O Aparigrahah significa deixar de apegar-se às coisas. Mas vai muito mais além disso.
Quando se fala de
desapegar-se de pessoas, a situação parece tornar-se estranha.
Para todos nós, seres
humanos, desapegar-se de alguém tornou-se difícil.
Nem parece que durante
milhares de anos fomos nómadas. Deixávamos um local, uma “casa” que construímos
para uma temporada, uma vila, sem hesitar. ADAPTAR-SE era obrigatório para a
sobrevivência.
A sociedade parece
transparecer ou influenciar-nos a forma a que pensemos que deixar alguém seguir
o seu caminho é algo mau. “Não lutamos pela pessoa”. “Não demos o nosso
melhor”. “Não fizemos pressão suficiente para que as coisas funcionassem”. “Não
quisemos saber da pessoa”. “Desistimos facilmente”.
São todas expressões comuns
nos dias de hoje.
Ao falar de desapego a pessoas, obviamente,
falamos também de desapego de emoções. Desapego do passado. Desapego da
história, da nostalgia, do que algo “foi” ou significou.
Mas o Aparigrahah,
o não-apego, é mais
profundo. Praticar o não-apego significa deixar alguém ir, porque já não faz
sentido apegar-se à pessoa, à história ou às emoções que a pessoa provocou. É
difícil chegar ao momento do desapego mas quando finalmente se chega, é
libertador.
Praticar o Aparigrahah significa
amar alguém ou a nós próprios, deixando alguém ir.
Desatando as amarras da
vida do outro. Desatando as nossas próprias amarras que nos prendem a quem
fomos em determinado momento da vida.
A vida segue para a frente.
Sempre. Se nós ficamos apegados, o problema não é dos outros, a culpa não é dos
outros. Apegarmo-nos é desamor a nós próprios.
Desapego é simplesmente
desatar amarras. Se o rio levar, foi. Se ficar ao nosso lado, perfeito. Fica,
sem apego. Fica, porque o desejo incondicionalmente. Fica, porque quer.

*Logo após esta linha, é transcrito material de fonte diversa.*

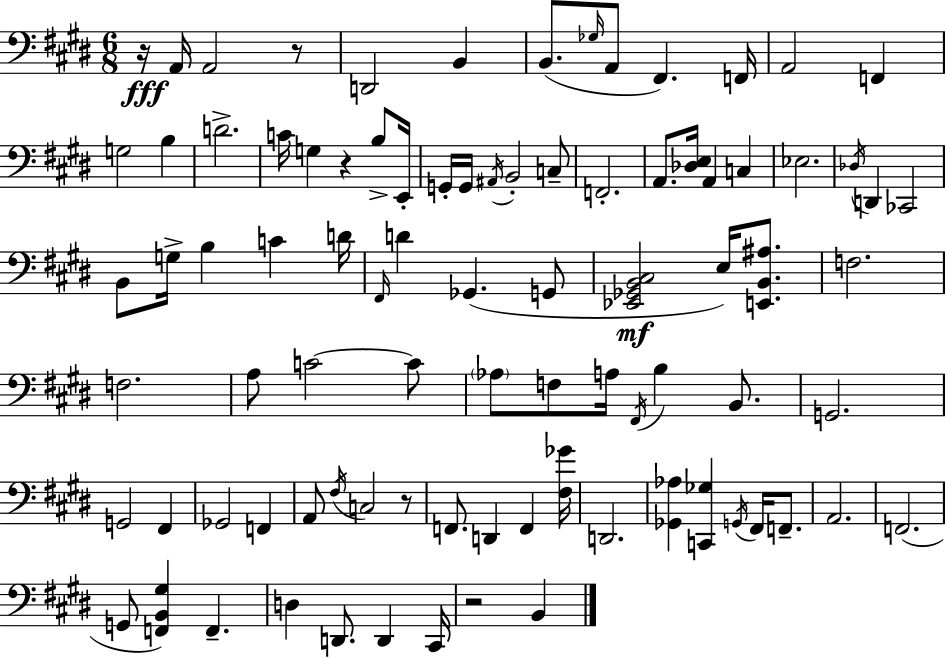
X:1
T:Untitled
M:6/8
L:1/4
K:E
z/4 A,,/4 A,,2 z/2 D,,2 B,, B,,/2 _G,/4 A,,/2 ^F,, F,,/4 A,,2 F,, G,2 B, D2 C/4 G, z B,/2 E,,/4 G,,/4 G,,/4 ^A,,/4 B,,2 C,/2 F,,2 A,,/2 [_D,E,]/4 A,, C, _E,2 _D,/4 D,, _C,,2 B,,/2 G,/4 B, C D/4 ^F,,/4 D _G,, G,,/2 [_E,,_G,,B,,^C,]2 E,/4 [E,,B,,^A,]/2 F,2 F,2 A,/2 C2 C/2 _A,/2 F,/2 A,/4 ^F,,/4 B, B,,/2 G,,2 G,,2 ^F,, _G,,2 F,, A,,/2 ^F,/4 C,2 z/2 F,,/2 D,, F,, [^F,_G]/4 D,,2 [_G,,_A,] [C,,_G,] G,,/4 ^F,,/4 F,,/2 A,,2 F,,2 G,,/2 [F,,B,,^G,] F,, D, D,,/2 D,, ^C,,/4 z2 B,,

Sem pressões, sem argumentos, sem persuasão ou
manipulações, porque se tudo isto é necessário, já nada existe de
verdadeiramente profundo. Só existe apego, no sentido quase de dependência
tóxica.
Mas o último desafio do Aparigrahah
occore, na minha opinião, num nível mais abstracto, psicológico e muito
pessoal: o desapego de ideias e emoções
que nos dominam.
Pensamentos, ideias e
emoções que fazem parte do ser humano que fomos e não do que somos. São uma
réstia, são emoções provenientes de um ser antigo que fomos, algo residual.
Desapegar-se de medos
construídos pelo nosso eu passado é realmente o último desafio do Aparigrahah.
Sabemos que ainda estamos
apegados a medos e a uma ideia de quem fomos quando somos invadidos por
projeções futuras que fazemos com base unicamente nas informações que temos do
presente e do passado. O que logicamente não faz qualquer sentido! No presente
não há imputs. No presente só existe o EU, verdadeiro, conectado.

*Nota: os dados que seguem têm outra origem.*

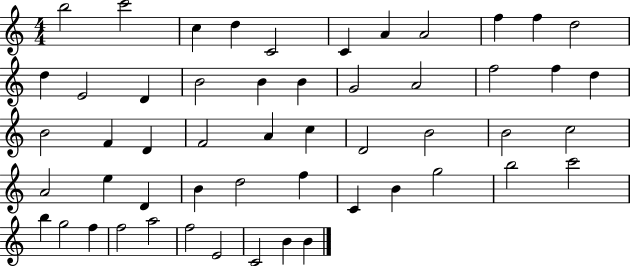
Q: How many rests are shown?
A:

Ideias, medos, pensamentos,
emoções estão todos inevitavelmente ligados a pessoas. Por isso, muitas vezes
praticar o Aparigrahah com as outras pessoas significa libertarmo-nos
melhor desse eu residual que ainda está presente em nós e do qual também nos
temos de desapegar.
Na sociedade atual,
infelizmente!, quando praticamos o desapego muitas vezes as pessoas
interpretam-nos como “desligados” dos outros. Pessoas que se desligam
facilmente e que, por isso, são julgadas negativamente.
Ironicamente, parece que de
alguma forma, quem insiste, quem pressiona, quem luta muito, quem perturba
até…parece ser mais valorizado! Não é estranho?

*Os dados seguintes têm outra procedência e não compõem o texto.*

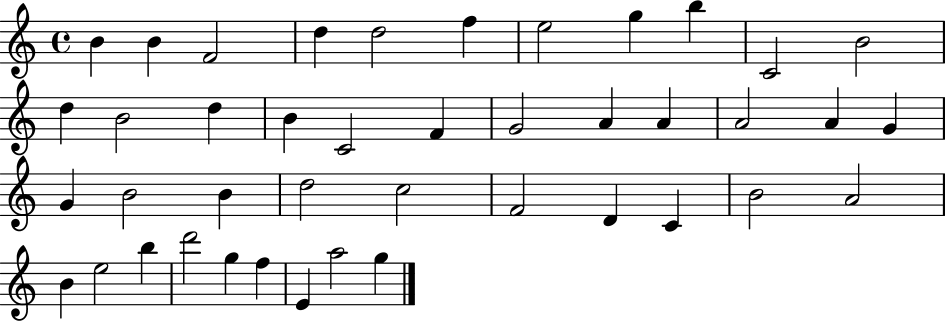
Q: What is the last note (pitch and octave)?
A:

Praticar o Aparigrahah não
significa que nos desliguemos facilmente. Aliás, nada indicia que este é um
processo fácil.
Mas é um processo de
profundo respeito para com o outro. E de profundo respeito para com o nosso eu
presente e futuro.
E, acima de tudo, de
profundo amor pela vida, nossa e do outro.
O processo interno
psicológico de nos desapegarmos das nossas emoções e sentimentos é duro…
[Relembrando algumas as emoções humanas fundamentais cientificamente
estudadas!: medo, alegria, raiva, expectativa, tristeza, aversão…]
Lamento dizer, se choca
alguém. Mas é muito mais difícil praticar o Desapego, do que ficar a insistir,
preso da roda da mesma coisa todos os dias. É muito mais difícil deixar ir do
que pressionar, do que bater na mesma tecla.
De alguma forma, tudo se
assemelha à dependência de substâncias. É muito mais difícil desapegarmo-nos da
substância do que ficar lá.
Praticar o Aparigrahah ,
o não-apego, é permitir ao outro encontrar o seu verdadeiro caminho e
permitir ao nosso eu presente abrir novos caminhos.